- THE TASK
In the article below about Match.com and its bisexual customers, what monthly total would the two separate subscriptions cost Ben Ramsdale?

- DOCUMENT SEGMENT
========================

Match.com tells bisexual customer: “pay double or leave”

Online-Dating-bi-match.cm

Match.com has prompted anger after forcing bisexual customers to pay double the rate of gay, lesbian or straight consumers.

Ben Ramsdale,  current president of Liverpool Hope’s student union,  was alarmed when a Match.com subscription provided only a choice between searching for men or women, and nothing in between. Dissatisfied with the options, Mr. Ramsdale sent an email to the customer service department inquiring as to whether it was a deliberate slight or simply something that had been overlooked.

match.com bisexuality

The response was less than ideal. Though Match.com were extremely apologetic, the only possible way to search both databases is through the purchase of two separate subscriptions. This would be at cost to Mr. Ramsdale – totaling £60 a month.

========================

- INFORMATION SUPPLIED
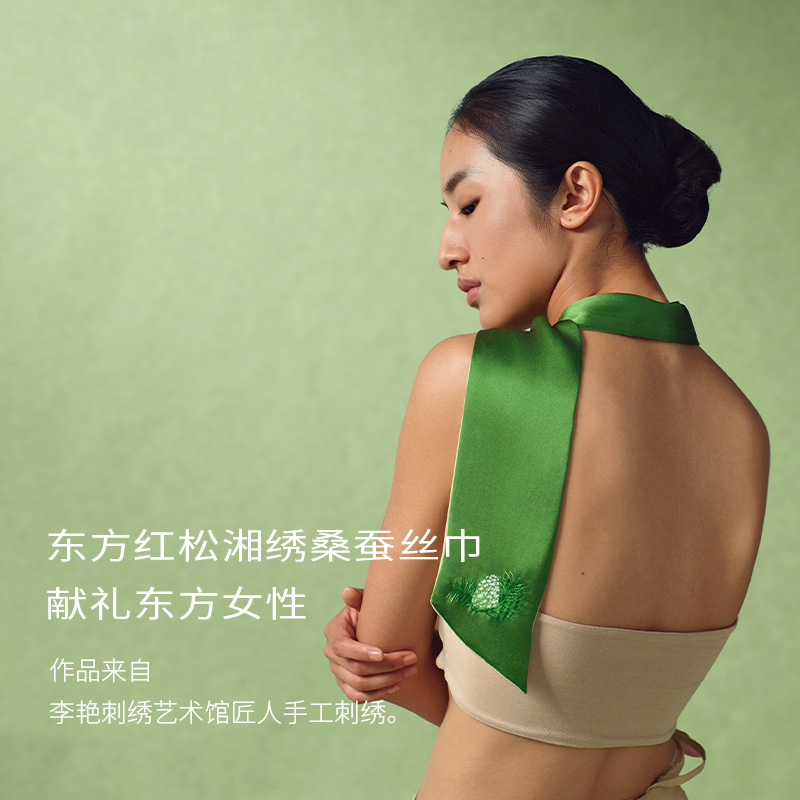 浴见BATHFEEL·身体冥想五件套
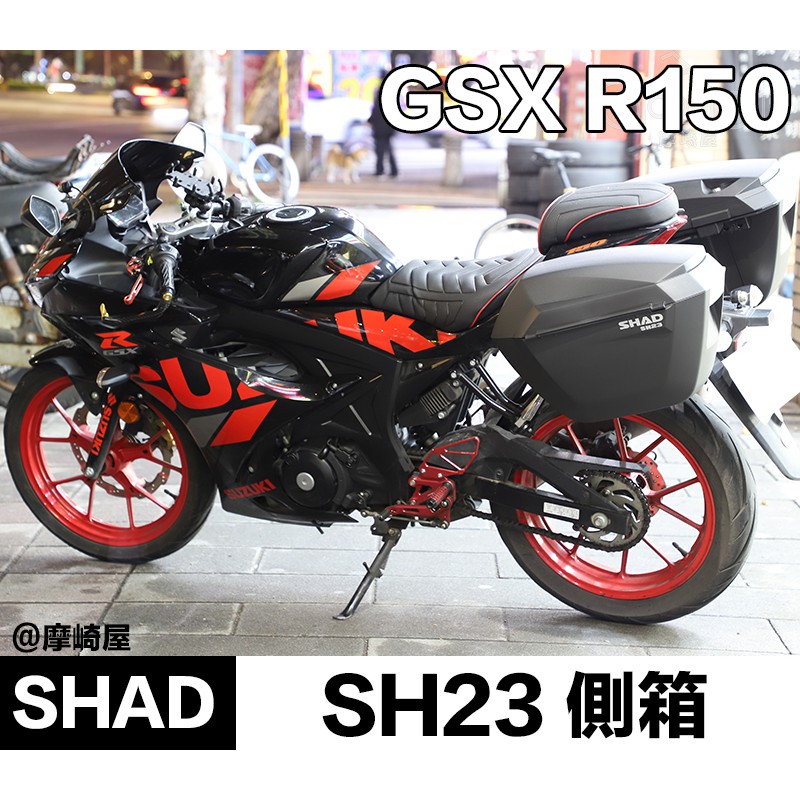 。摩崎屋。 小阿魯專用側箱組 SHAD GSX R150 / S150 SH23 FS-S0GS17IF 旅行箱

========================

- REPLY TO THE EXERCISE
£60 a month.